7

In the llvm tutorials and examples, the compiler outputs LLVM IR by making calls like this

return Builder.CreateAdd(L, R, "addtmp");

but many interpreters are written like this:

switch (opcode) {
     case ADD:
             result = L + R;
             break;
     ...

How would you extract each of these code snippets to make a JIT with LLVM without having to re-implement each opcode in LLVM IR?

joeforker
  • 40,459
  • 37
  • 151
  • 246

1 Answers1

9

Okay, first take all of your code snippets and refactor them into their own functions.
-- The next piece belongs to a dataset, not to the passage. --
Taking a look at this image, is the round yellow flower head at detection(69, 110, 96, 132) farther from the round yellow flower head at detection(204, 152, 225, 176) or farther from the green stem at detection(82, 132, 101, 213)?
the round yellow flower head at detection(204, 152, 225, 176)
So your code goes to:

void addOpcode(uint32_t *result, uint32_t L, uint32_t R) {
    *result = L + R;
}

switch (opcode) {
    case ADD:
            addOpcode(&result, L, R);
            break;
     ....

Okay, so after doing this your interpreter should still run. Now take all the new functions and place them in their own file. Now compile that file using either llvm-gcc or clang, and instead of generating native code compile it using the "cpp" backend (-march -cpp). That will generate C++ code that instantiates the byte code for the compilation unit. You can specify options to limit it to specific functions, etc. You probably want to use "-cppgen module" .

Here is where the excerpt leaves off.